6. Tag: Wir können die Abfahrt kaum erwarten, denn die kurvigen kleinen Sträßchen des Taurus locken uns wieder an. Zunächst genießen wir die Blicke auf die fotogene Bucht von Ölüdeniz. Abenteuerlich windet sich die Straße, die bald nur noch aus Schotter und Steinen besteht, gen Babadag. Wenig später fahren wir am Esen Fluss entlang und erreichen den Saklikent Nationalpark. Direkt an einem Fluss machen wir unsere erste Teepause. Danach gilt es eine steinige Piste auf Serpentinen zu bezwingen. Oben angekommen haben wir einen großartigen Ausblick. Wenig später erreichen wir Sütlegen, ein kleines nettes Städtchen. Im Zentrum essen wir in einem sehr einfachen Restaurant unser Mittagessen.
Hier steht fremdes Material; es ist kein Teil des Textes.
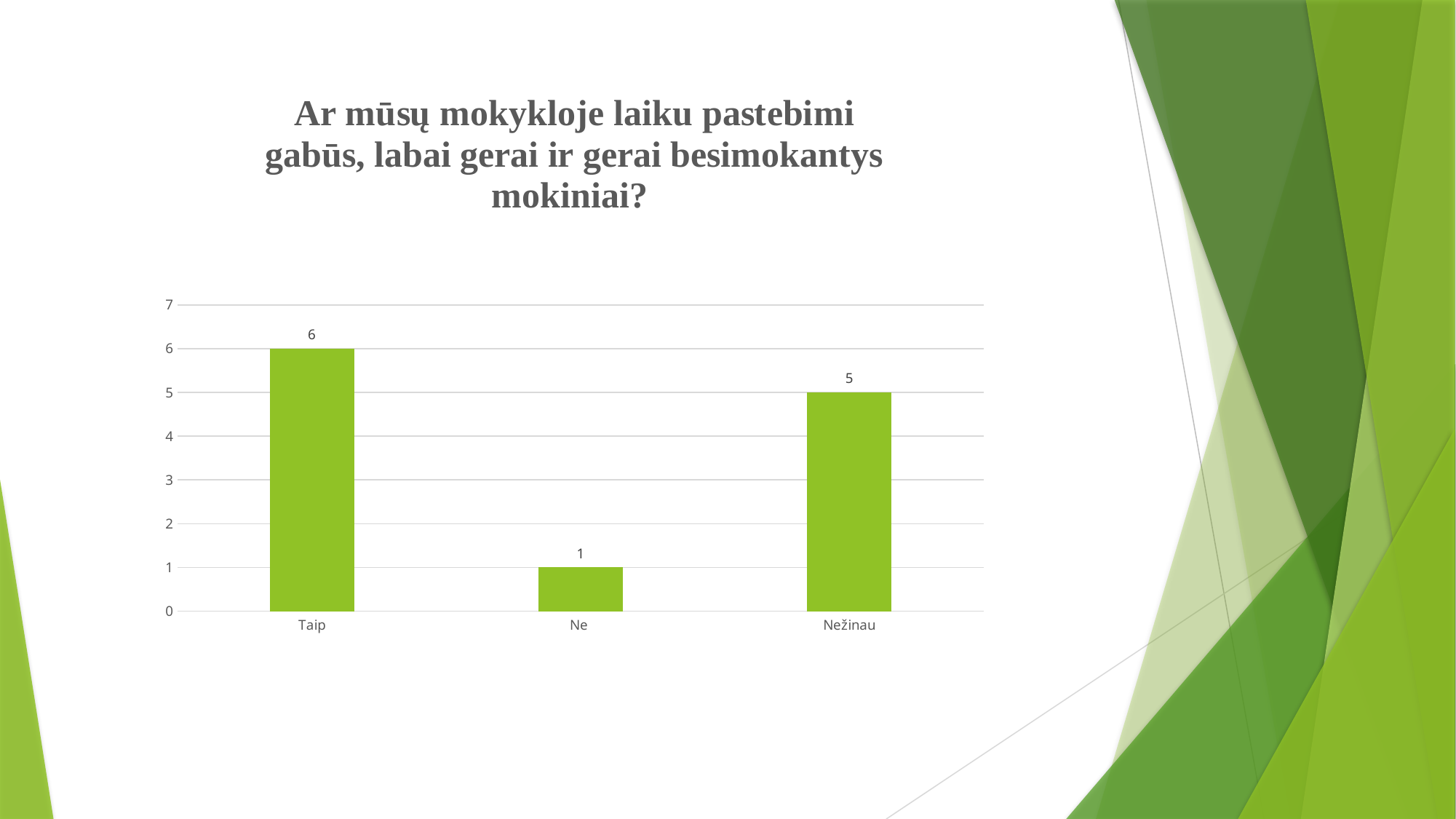
What is the difference between the values for Taip and Ne? 5 What is the title of the chart? Ar mūsų mokykloje laiku pastebimi gabūs, labai gerai ir gerai besimokantys mokiniai? What is the value for Ne? 1 How many categories are shown on the x axis? 3 What kind of chart is shown on the slide? bar chart What is the value for Nežinau? 5 Is the value for Nežinau greater or less than 3? greater What is the value for Taip? 6 Which is larger, the value for Ne or the value for Nežinau? Nežinau Which category has the lowest value? Ne Which category has the highest value? Taip What is the difference between the values for Taip and Nežinau? 1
Dabei können wir dem einen oder anderen Handwerker beim Arbeiten zuschauen. Erneut geht es auf kleinen Straßen weiter. Erneut stehen herausfordernde Passstrecken auf der Tagesordnung, die eine bis 1700 m, die andere bis 1500 m Höhe. Und plötzlich eröffnet sich ein Ausblick, der einem den Atem nimmt: Zu unseren Füßen liegt die romantische Bucht von Kekova. Bei einer Bootstour erkunden wir die Bucht und die antike versunkene Stadt. Wenn es die Zeit erlaubt, werden wir in einer nur per Boot erreichbaren idyllischen Bucht noch einen Badestop einlegen, bevor wir das letzte Highlight des Tages genießen: Ein wunderbares Abendmenü mit lecker zubereiteten Meeresfrüchten und viel frischem Fisch darf hier direkt am Meer natürlich nicht fehlen. Auf einem Bootssteg sitzend genießen wir das schmackhafte Essen und den süffigen Wein. Tageskilometer: ca. 210

Spektakuläres Naturschauspiel in Pamukkale
Spektakuläres Naturschauspiel in Pamukkale

7. Tag: Auch heute, am letzten Tag, geht es wieder in die spektakulären Höhen des Taurusgebirges. Nachdem wir in Demre die Hauptstraße gekreuzt haben, geht es auf kleinen und engen Straßen immer weiter nach oben. In Elmali genießen wir unsere Teepause. Immer wieder wandern unsere Blicke auf die über 3000 Meter hohen Beydaglari. In Korkuteli machen wir unsere Mittagspause. Nun geht es auf kleinen, sehr kurvigen Sträßchen weiter bis Saklikent, dem Windersportort von Antalya. Wenig später durchstreifen wir den Termessos Nationalpark, und nach weiteren gefühlten tausend Kurven können wir sie schon sehen, die Mittelmeermetropole Antalya mit ihren 1,5 Millionen Einwohnern. Nachdem wir bei unserem Vermieter angekommen sind, genehmigen wir uns ein paar kühle Willkommensbiere und freuen uns erneut auf den kulinarischen Genuss unserer Köstlichkeiten aus 1001 Nacht. Tageskilometer: ca. 230

8. Tag: Nach dem Frühstück geht es mit dem einen Teil der Teilnehmer zum Flughafen von Antalya und dann wieder zurück nach Deutschland. Der andere Teil freut sich auf einen Cluburlaub in Belek oder Side.